Writing Your Own Queries

In addition to using the dashboards supplied by Cascade, you can write your own queries for deeper knowledge about the performance of your CDN.

Keep in mind that querying Cascade data demands extra care due to the very large amounts of data involved. Writing queries for multi-billion row data sets requires a change of mindset.

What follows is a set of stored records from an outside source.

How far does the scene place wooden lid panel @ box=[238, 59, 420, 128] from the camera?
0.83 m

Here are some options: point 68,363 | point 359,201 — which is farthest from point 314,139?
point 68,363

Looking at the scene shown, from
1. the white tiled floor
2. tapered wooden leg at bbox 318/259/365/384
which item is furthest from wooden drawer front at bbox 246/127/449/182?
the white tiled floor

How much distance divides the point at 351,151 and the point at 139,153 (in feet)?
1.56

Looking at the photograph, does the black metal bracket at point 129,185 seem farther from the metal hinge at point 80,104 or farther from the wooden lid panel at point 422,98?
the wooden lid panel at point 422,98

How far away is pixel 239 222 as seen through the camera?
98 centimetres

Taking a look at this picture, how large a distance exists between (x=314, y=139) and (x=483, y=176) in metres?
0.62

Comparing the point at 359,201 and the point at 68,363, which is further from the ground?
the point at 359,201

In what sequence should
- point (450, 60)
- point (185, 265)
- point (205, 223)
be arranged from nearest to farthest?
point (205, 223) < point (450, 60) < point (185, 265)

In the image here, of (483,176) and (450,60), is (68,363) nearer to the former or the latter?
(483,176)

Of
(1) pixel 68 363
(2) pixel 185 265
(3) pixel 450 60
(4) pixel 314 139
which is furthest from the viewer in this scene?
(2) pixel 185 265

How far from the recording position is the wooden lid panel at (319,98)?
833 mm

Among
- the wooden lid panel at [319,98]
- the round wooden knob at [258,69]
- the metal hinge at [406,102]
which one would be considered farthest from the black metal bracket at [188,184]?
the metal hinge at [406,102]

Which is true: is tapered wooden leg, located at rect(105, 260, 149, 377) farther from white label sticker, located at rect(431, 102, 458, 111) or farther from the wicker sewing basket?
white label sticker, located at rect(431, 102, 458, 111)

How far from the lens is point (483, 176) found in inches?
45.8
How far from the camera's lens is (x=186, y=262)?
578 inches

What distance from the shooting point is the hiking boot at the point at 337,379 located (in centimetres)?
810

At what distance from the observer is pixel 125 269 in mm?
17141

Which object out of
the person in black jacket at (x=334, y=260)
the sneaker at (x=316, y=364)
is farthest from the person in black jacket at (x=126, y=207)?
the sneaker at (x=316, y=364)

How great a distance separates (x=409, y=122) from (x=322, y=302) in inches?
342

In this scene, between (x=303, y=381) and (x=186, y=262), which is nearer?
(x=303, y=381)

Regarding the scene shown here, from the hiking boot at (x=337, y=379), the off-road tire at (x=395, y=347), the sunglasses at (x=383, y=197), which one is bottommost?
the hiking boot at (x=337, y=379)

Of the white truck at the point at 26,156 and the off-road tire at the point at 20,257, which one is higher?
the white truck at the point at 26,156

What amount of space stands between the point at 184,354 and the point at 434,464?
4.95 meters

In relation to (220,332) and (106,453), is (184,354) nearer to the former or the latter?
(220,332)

At this scale, it’s easy to get into a situation where queries are slow and time out, possibly affecting other users in your organization. Here are some tips to help produce the best results when you’re writing your own queries.

General Advice

  • Always limit a query’s output by using time constraints. Queries unbounded by time will surprise you with the amount of data returned and processing required.
  • Keep your search narrow by limiting the number of columns in your query to just what you need. Don’t use SELECT *. Hydrolix is a column-oriented database: it’s different from a row-based database. Data in adjacent columns is not stored in an adjacent manner, possibly requiring an undue amount of work to retrieve data you don’t need.
  • Consider creating a Summary Table. At this scale, even a 30% reduction in compute, memory, and storage can be significant. Also, we see many summaries that save 95% while still presenting the same data.

Specific Tips

  • Be careful with LIMIT. LIMIT is a valuable tool, especially when you’re debugging a new query for syntax and other problems. However, don’t rely on it to protect you from mistakes on a large dataset, even though the Hydrolix database has some safeguards in place for this. Don’t scan 100 billion rows to return a LIMIT of 50 rows.
  • Limit your results before using ORDER and GROUP. Ordering 100 billion rows is going to take a long time and use lots of memory. In the same vein, GROUPing by billions of high-cardinality fields is an invitation to failure.
  • Use predicates. Predicates are your greatest path to simple, fast queries, so use them whenever you can. Hydrolix will push predicate knowledge to the lowest levels of the system, saving you time and money.
  • Limit JOINs, which are expensive at this scale. If you must use JOIN, make sure you first omit all the columns you don’t need. There are often better ways to accomplish what you need without using a complicated JOIN statement.
  • Watch your CTEs. Common Table Expressions are still queries under the hood, so be aware of them and make sure they obey these guidelines, too.

Grafana Dashboards

  • Don’t pipe data from SELECT * into a Grafana widget. Select just the columns you need.
  • Keep the count of your result sets as low as possible while still showing what you need to see. Grafana will only show a limited number of data points per widget – in the low thousands.
  • Make sure your dashboard filters are efficiently written. Dashboard filters run every time the page is loaded, so they can slow down the entire dashboard.
  • Be aware of Grafana’s lazy loading and use it to your advantage. If there’s a widget that’s expensive to generate and is rarely used, put it below the fold so those queries are only executed when necessary.
  • Use Summary Tables to provide a separate dashboard for management and stakeholders. Save the unsummarized, low-latency dashboard for you and your NOC. This helps prevent query slowness based on sudden sharing of dashboards among many people.